Lily Gladstone Shares Insights on the Film ‘Killers of the Flower Moon’

In college, Lily Gladstone studied the history of Native American actors in Hollywood. Now, she’s making it.The 37-year-old actress has been checking off all sorts of awards-season firsts thanks to “Killers of the Flower Moon,” the Martin Scorsese-directed period drama in which she plays Mollie Burkhart, an Osage woman whose relatives are systematically murdered by her husband (Leonardo DiCaprio) and his uncle (Robert De Niro) in a bid to seize her family’s oil-rich Oklahoma land. If Mollie is the movie’s conscience, Gladstone is its center of gravity: Even when she shares scenes with A-listers like DiCaprio and De Niro, the film bends to her.

That portrayal has so far earned Gladstone a best-actress win from the New York Film Critics Circle and nominations from the Golden Globes and Critics Choice Awards, and major nods from the Screen Actors Guild and the Academy Awards are likely to come in the weeks ahead. In the run-up to those ceremonies, Gladstone has been a hotly pursued presence for round tables and events on both coasts, and she’s taken to those opportunities with such command — using her platform to amplify other Native voices and concerns — that you’d never know that she wasn’t used to this, or that for a long time, she was hesitant to engage with Hollywood at all.

“There’s a handful of people who love film that have been aware of my career for a while, but this has been like being shot out of a cannon,” Gladstone said, tracing the far-flung route that has led her to all those awards-show ballrooms. “My dad’s a boilermaker, my mom was a teacher.
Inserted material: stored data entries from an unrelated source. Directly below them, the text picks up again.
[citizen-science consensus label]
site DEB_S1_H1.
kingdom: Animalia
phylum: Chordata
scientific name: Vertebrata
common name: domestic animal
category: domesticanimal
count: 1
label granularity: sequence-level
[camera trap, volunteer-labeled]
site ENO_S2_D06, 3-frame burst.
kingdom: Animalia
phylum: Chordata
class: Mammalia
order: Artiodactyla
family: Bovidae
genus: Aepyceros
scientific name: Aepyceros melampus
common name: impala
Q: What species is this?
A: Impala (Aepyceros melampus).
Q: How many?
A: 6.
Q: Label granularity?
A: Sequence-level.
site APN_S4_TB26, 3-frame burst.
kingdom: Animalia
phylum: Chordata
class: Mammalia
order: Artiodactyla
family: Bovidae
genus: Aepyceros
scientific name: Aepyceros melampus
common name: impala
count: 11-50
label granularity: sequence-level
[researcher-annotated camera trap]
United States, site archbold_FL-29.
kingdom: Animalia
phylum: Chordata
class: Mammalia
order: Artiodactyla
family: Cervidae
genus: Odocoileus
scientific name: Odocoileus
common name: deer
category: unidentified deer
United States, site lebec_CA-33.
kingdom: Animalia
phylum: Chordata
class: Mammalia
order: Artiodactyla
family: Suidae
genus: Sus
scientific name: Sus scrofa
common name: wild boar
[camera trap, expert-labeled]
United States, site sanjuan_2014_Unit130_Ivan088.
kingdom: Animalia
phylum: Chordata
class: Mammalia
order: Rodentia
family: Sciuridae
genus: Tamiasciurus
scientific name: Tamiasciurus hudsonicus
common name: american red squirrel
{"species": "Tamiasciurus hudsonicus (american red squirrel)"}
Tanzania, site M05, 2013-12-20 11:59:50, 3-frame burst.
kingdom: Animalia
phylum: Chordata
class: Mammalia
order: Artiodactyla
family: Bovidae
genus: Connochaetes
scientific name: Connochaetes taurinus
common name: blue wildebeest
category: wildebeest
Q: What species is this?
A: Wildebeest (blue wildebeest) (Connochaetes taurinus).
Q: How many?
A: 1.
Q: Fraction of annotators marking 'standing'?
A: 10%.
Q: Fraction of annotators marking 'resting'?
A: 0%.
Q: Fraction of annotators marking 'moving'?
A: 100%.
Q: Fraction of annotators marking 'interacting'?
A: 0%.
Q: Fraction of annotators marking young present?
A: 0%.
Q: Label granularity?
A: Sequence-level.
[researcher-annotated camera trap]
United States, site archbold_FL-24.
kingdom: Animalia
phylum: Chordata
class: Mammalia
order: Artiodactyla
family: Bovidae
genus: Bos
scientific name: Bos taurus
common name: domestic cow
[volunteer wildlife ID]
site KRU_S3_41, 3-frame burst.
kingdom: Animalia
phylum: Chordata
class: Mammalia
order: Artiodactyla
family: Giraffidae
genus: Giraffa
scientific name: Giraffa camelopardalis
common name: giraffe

I was raised on a reservation, went to public school. It’s a very normal, sort of working-class upbringing in one way, and in another way, I’m just a rez girl.”

Onscreen, Gladstone has the profile and indomitable presence of a 1940s film star. In person, when we met last month at a rooftop restaurant in Beverly Hills, Gladstone was more approachable but every bit as striking, with vivid brown eyes that her father once warned her were eminently readable. He said this mostly to dissuade her from telling lies, but he was right: When we feel for Mollie, it’s because of the fear and righteous indignation that Gladstone can convey in just a look.

She also has a wry sense of humor, glimpsed in some of the Scorsese film’s lighter moments, and an ability to punctuate her conversation topics and awards-season speeches with an impressive command of history and facts. “Lily is a big nerd wrapped up in this very giving, curious person,” said the director Erica Tremblay, whose film “Fancy Dance” starred Gladstone. “If you’re at a dinner party with Lily, you’re going to find yourself talking about physics and bumblebees — and when I say she’ll be talking about physics, she’ll be talking about some very specific theory that Lily will know the mechanics of inside and out.”